🧩🖊️🌳  Dear Agency Founder

Build in Public: My first Claude Code Skill

I've become a Claude Code nerd. It's better that Claude Desktop and learning it is a journey to high quality AI coding agents which can build your software for you while you sleep.

This post is the start of my journey. I'm only a couple of weeks ahead of that now and I'm already building the new Dear Agency Founder website with a coding agent.

Setup

Ok here's the scary bit...

Install Claude Code

If you have a Pro plan then you have access to Claude Code.

You have to open the terminal and run a command. Ask Claude Desktop how to do it and then once Claude Code is running on the command line you basically ask it to do everything techy for you.

Less scary bit, get yourself a way to view all the files on your machine (including hidden folders, because that's where CC operates).

A code editor works, I use Cursor. Editors will have AI skills. Ignore these for now. Claude is doing the AI stuff.

Again, just ask Claude to help you set this up. And let's go!

Creating a Skill

There's loads to learn about the basics of Claude Code but I think skills are the quickest route to value. They're the thing that made it click for me. A skill is basically a set of instructions in markdown that tell Claude how to do a specific task, and once you've got one set up, you can reuse it over and over.

Claude can easily create its own skills, but do yourself a favour and build one by hand first. You'll understand the mechanics much better, and it honestly takes about 15 minutes.

Where Claude Code lives

Claude Code runs in your terminal. It's not a separate app with a window you click around in. You open your terminal, type claude, and it starts up right there in whatever folder you're in, with full access to your files.

That's important because unlike the Claude desktop app or the web interface, Claude Code works with your file system. It can read, create, and edit files directly. It's this file access that makes skills possible, because a skill is just a set of files that Claude reads when it starts up.

Global vs project skills

There are two places you can put skills:

Global skills are stored in ~/.claude/skills/ in your home directory. These are available no matter what project you're working in. Good for general-purpose skills you want everywhere.

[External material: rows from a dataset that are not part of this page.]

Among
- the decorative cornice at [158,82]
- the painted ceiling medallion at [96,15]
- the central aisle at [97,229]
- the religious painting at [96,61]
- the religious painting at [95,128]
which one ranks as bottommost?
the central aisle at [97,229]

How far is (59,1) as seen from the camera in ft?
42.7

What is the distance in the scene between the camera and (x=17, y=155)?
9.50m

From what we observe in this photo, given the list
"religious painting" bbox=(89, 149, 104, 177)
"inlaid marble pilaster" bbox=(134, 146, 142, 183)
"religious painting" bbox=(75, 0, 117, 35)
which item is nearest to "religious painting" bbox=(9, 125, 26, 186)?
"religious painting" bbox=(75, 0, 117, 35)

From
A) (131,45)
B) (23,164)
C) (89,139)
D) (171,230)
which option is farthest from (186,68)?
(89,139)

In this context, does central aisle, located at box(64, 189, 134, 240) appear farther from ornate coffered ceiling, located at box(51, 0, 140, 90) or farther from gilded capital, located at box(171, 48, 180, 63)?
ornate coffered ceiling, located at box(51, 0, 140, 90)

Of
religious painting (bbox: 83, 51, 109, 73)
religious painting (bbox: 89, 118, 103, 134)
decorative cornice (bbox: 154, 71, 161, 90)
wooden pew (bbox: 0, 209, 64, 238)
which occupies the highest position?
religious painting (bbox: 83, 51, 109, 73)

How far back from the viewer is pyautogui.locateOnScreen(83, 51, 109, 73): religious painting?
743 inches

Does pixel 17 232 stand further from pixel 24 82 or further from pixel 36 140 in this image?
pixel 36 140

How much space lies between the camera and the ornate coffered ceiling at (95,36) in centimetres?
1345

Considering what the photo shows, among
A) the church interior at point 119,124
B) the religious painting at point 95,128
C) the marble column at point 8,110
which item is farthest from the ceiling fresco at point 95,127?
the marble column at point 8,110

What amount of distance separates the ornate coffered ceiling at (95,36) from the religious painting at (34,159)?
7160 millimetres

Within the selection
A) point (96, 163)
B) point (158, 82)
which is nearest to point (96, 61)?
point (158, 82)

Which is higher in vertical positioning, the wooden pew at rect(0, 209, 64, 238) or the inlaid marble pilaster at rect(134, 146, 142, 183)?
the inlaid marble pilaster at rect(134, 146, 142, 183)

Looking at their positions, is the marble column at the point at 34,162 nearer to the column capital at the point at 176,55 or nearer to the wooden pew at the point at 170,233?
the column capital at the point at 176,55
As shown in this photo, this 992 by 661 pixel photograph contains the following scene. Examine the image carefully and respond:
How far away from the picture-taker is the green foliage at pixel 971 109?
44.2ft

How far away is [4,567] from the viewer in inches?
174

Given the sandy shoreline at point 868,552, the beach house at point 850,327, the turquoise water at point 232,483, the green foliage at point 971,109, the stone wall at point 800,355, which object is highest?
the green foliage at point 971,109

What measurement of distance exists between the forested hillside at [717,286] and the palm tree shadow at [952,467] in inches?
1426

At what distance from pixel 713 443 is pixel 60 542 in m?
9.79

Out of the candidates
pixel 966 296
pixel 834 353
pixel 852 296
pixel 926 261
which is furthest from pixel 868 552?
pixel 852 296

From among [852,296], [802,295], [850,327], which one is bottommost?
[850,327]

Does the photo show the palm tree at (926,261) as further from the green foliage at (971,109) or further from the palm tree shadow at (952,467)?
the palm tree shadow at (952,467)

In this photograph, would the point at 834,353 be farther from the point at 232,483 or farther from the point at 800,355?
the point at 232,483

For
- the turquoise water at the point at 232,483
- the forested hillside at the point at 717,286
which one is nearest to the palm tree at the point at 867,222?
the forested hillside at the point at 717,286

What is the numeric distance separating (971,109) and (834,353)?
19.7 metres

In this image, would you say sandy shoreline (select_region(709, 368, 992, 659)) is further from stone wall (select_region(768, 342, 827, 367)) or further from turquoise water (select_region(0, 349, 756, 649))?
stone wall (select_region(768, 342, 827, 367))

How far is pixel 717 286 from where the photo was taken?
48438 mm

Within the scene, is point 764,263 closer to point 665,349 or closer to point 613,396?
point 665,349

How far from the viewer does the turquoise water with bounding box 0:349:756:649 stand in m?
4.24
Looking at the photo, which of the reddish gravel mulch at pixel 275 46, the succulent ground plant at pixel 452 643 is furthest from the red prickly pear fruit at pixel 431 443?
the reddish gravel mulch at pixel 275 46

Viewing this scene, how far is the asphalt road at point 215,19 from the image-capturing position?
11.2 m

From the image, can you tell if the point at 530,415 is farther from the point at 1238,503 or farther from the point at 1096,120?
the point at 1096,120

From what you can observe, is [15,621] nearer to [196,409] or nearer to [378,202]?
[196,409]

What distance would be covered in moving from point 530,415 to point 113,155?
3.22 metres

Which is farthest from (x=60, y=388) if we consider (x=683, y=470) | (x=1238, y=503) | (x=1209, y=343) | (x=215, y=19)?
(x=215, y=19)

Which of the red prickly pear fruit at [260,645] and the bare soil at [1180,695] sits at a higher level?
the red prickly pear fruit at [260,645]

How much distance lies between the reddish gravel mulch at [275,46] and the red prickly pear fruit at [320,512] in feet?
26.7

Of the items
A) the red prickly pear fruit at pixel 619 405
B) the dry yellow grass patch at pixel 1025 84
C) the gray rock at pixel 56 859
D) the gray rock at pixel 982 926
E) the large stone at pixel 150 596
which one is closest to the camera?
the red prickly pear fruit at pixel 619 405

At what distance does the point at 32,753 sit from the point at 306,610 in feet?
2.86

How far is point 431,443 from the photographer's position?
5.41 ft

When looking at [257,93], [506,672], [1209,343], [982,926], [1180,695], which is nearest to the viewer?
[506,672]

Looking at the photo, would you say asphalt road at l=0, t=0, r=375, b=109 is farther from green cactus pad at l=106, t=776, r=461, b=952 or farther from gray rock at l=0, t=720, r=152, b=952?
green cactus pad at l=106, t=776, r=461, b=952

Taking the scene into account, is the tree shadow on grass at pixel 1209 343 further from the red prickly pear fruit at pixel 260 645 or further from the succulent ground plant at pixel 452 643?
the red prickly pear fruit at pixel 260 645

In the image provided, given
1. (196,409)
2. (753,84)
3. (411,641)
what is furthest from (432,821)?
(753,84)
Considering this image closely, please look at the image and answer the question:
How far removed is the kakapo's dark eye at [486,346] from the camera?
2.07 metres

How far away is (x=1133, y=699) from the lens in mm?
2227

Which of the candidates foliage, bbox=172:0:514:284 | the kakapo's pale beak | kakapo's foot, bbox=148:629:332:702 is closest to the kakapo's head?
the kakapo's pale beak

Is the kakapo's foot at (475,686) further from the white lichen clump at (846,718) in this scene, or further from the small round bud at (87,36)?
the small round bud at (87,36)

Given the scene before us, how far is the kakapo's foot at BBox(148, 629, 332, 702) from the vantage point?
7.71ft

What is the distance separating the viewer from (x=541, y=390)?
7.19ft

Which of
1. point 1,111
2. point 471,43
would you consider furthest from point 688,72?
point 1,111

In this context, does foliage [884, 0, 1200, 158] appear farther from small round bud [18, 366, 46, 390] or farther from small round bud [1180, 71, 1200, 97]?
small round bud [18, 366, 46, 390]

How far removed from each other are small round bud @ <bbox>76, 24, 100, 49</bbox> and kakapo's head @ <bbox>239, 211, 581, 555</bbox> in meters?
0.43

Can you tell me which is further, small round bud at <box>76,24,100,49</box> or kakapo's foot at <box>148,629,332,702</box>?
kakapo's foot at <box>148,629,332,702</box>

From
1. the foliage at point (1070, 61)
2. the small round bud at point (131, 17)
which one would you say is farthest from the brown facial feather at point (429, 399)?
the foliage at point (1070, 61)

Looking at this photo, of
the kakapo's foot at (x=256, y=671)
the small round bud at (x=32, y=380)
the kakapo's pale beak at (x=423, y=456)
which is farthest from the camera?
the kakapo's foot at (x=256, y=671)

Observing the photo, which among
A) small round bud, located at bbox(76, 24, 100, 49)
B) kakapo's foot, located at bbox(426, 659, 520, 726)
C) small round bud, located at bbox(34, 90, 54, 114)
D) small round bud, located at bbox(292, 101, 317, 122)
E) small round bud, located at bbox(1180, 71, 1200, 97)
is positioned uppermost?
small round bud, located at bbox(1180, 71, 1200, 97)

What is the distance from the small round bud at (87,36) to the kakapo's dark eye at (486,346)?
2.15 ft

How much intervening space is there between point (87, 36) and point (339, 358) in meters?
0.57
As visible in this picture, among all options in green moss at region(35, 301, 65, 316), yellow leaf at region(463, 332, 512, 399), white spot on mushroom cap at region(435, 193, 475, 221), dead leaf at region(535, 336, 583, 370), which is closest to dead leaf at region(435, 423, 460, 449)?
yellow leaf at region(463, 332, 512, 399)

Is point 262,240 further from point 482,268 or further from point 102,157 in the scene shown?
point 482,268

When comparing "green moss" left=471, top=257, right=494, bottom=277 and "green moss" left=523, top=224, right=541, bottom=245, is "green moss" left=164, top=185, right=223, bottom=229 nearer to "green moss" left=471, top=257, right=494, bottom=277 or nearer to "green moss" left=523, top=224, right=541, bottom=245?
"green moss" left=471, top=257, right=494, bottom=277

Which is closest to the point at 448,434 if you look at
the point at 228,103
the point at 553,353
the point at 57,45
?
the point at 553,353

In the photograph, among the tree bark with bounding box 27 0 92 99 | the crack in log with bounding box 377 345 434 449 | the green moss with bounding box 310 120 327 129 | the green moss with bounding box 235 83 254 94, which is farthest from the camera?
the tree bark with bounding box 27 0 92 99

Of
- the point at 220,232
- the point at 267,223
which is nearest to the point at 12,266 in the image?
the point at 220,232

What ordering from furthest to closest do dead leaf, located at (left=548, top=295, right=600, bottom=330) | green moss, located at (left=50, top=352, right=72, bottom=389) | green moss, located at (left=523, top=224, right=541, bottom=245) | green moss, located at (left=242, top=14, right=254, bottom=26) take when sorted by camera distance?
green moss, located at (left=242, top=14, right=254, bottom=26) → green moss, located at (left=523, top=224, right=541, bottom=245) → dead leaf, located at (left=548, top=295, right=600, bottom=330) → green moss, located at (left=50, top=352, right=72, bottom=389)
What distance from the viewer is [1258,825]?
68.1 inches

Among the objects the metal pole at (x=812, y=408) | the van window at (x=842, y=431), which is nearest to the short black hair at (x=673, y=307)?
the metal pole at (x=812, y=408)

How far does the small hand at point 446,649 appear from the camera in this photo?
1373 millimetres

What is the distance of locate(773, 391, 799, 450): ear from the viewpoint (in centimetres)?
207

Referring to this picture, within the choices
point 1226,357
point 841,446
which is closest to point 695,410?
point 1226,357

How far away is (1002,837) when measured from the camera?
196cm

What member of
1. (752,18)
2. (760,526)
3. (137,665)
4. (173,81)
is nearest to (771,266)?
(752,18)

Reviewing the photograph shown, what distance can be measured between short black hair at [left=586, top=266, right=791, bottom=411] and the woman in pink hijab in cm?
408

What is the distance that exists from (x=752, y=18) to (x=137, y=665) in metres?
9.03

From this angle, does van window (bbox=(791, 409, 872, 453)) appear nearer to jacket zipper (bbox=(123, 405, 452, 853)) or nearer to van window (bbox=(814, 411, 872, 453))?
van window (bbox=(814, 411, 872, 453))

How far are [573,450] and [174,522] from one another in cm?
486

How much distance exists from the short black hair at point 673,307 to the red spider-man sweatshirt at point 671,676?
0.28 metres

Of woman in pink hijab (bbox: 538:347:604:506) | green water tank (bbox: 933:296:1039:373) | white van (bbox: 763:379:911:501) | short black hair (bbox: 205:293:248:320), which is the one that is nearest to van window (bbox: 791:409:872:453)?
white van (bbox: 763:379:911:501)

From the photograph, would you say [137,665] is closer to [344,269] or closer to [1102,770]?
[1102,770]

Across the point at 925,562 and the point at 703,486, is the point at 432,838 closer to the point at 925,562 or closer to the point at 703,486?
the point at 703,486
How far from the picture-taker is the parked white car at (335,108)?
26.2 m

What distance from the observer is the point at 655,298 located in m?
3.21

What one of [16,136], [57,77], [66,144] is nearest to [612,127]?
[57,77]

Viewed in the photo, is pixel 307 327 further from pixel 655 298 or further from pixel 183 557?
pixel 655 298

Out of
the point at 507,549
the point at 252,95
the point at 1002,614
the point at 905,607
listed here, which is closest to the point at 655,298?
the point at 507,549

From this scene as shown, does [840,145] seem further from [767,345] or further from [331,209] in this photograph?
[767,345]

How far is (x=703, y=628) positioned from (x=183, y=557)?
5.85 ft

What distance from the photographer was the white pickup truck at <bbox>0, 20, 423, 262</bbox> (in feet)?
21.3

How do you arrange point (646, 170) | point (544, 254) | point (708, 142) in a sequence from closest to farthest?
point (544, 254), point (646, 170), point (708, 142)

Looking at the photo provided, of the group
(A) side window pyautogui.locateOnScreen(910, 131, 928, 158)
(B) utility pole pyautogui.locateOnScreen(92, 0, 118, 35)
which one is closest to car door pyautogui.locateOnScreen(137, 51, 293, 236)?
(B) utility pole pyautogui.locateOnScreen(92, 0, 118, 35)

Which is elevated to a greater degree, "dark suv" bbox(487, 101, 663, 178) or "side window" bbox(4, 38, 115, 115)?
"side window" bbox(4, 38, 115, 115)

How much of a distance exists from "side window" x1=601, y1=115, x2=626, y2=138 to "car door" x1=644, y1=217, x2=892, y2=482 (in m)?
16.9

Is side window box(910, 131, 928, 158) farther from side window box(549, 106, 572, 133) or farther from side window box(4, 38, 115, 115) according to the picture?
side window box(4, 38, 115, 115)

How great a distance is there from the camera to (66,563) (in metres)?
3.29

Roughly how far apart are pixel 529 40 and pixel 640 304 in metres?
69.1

Project skills are stored in .claude/skills/ inside a specific project folder. These only work when you're running Claude Code from that project. Good for project-specific workflows, and because they live in the project folder you can share them with your team.

Project skills are what I’m making in this article.

Project skills take priority over global skills with the same name, so you can override a global skill for a specific project if you need to.

For this guide we're going to use project skills.

Starting a project

To get going you need a project folder. You can create one yourself or just ask Claude Code to do it for you. Open your terminal, run claude, and tell it to create a folder and set up the project:

Create a new project folder called learn_cc and set up the .claude directory with a skills folder inside it. Navigate to that folder.

It'll create the .claude/ directory inside it, which is where your skills, commands, and project settings live.

You won't see the .claude folder in Finder by default because folders starting with a dot are hidden, but it's there, and it's where all the magic happens.

You will see it if you open that folder in your code editor.

Basic anatomy of a Skill

At its simplest, a skill has four parts:

Name is what Claude uses to identify the skill. It comes from the folder name and the name field in the skill file. This is also what shows up when you type /skills in Claude Code.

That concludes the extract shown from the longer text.